Opinion

The Blanket Drugs Ban Is Necessary, but Won’t Solve the Bigger Problem

The Blanket Drugs Ban Is Necessary, but Won’t Solve the Bigger Problem
Panama's anti-narcotics personnel prepare to burn over 10 tons of cocaine and marijuana in Cerro Patacon, a dump near Panama City, on Oct. 16, 2015. Rodrigo Arangua/AFP/Getty Images
|Updated:

In April, “legal highs” will join the list of illegal highs under the much criticized Psychoactive Substances Act 2016. This ban on legal highs, or novel psychoactive substances (NPS), is intended to cover a range of largely unregulated substances, such as nitrous oxide, while at the same time excluding more mundane—albeit, lethal—ones such as alcohol and cigarettes. But can it work?

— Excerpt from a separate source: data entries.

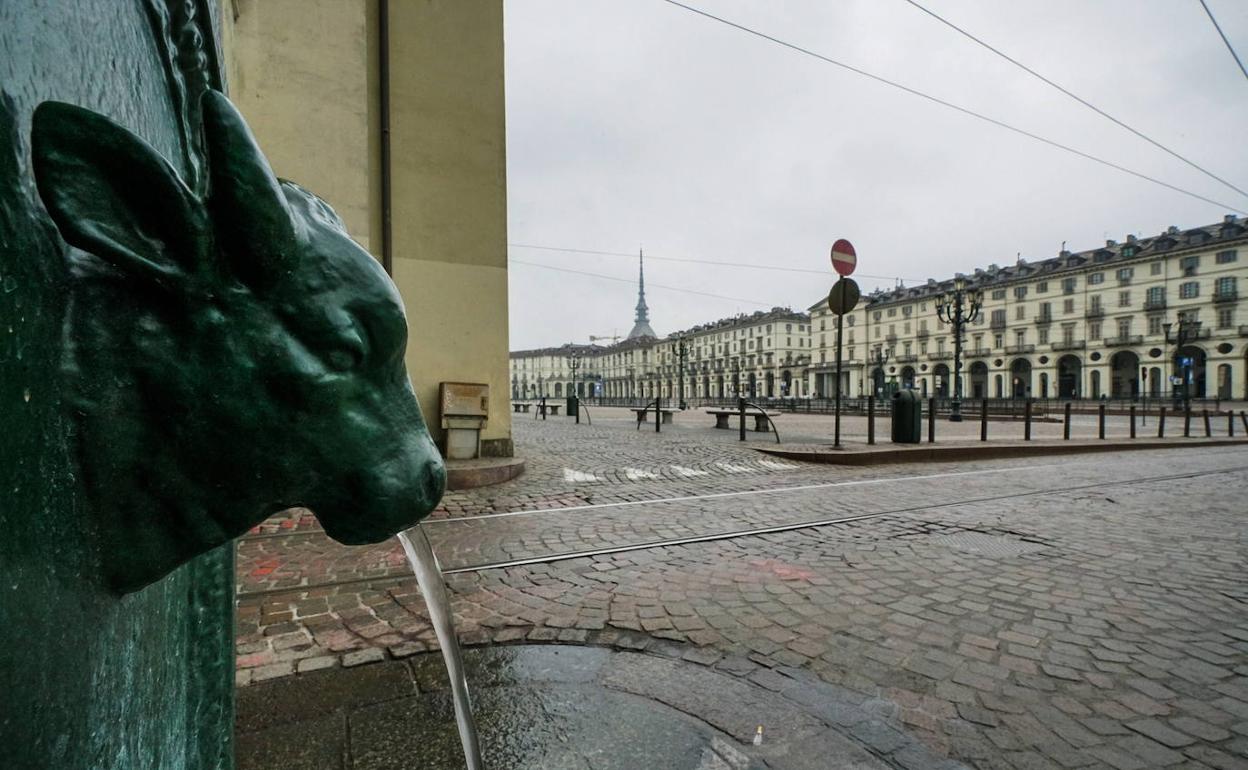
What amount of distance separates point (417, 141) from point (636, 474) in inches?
216

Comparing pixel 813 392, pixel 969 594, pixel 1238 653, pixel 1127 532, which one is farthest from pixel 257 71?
pixel 813 392

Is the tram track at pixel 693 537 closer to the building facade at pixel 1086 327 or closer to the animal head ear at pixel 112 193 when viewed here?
the animal head ear at pixel 112 193

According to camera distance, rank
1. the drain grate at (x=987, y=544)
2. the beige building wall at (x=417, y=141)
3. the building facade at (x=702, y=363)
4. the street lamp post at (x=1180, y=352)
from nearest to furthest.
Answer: the drain grate at (x=987, y=544)
the beige building wall at (x=417, y=141)
the street lamp post at (x=1180, y=352)
the building facade at (x=702, y=363)

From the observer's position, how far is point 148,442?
21.7 inches

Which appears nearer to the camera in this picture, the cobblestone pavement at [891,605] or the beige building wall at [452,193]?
the cobblestone pavement at [891,605]

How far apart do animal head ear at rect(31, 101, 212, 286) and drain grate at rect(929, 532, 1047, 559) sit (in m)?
4.96

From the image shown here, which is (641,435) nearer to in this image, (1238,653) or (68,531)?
(1238,653)

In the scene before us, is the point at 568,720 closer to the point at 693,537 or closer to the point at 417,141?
the point at 693,537

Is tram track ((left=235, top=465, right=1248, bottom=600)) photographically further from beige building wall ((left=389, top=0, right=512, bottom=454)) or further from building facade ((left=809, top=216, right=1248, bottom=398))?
building facade ((left=809, top=216, right=1248, bottom=398))

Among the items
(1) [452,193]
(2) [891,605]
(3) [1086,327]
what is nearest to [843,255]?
(1) [452,193]

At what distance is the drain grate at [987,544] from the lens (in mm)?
4238

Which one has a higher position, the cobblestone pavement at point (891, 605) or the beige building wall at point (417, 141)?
the beige building wall at point (417, 141)

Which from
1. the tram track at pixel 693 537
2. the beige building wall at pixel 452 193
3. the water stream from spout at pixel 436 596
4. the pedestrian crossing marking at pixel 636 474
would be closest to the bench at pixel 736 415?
the pedestrian crossing marking at pixel 636 474

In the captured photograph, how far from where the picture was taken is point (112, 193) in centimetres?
45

The new restrictions continue the U.K. government’s attempt to use prohibition to control the use of drugs for recreational pursuits. The Drugs Act 1964, criticized at the time as hastily constructed, was arguably the first time controls were introduced in response to the “problem” of teenagers dancing all night. It banned amphetamines, largely because young teenagers began hanging around Soho in the early hours of Sunday mornings—after their amphetamine all-nighters.

Prior to the introduction of the 1964 act, amphetamines were the dance drug of choice—and they were legal to possess. But they were not legal to sell so, officially, they could only be obtained on prescription. In practice, however, the fact that possession was legal meant that a grey market in the drugs flourished and pills widely were sold in the regular haunts of teenagers too young to be served alcohol.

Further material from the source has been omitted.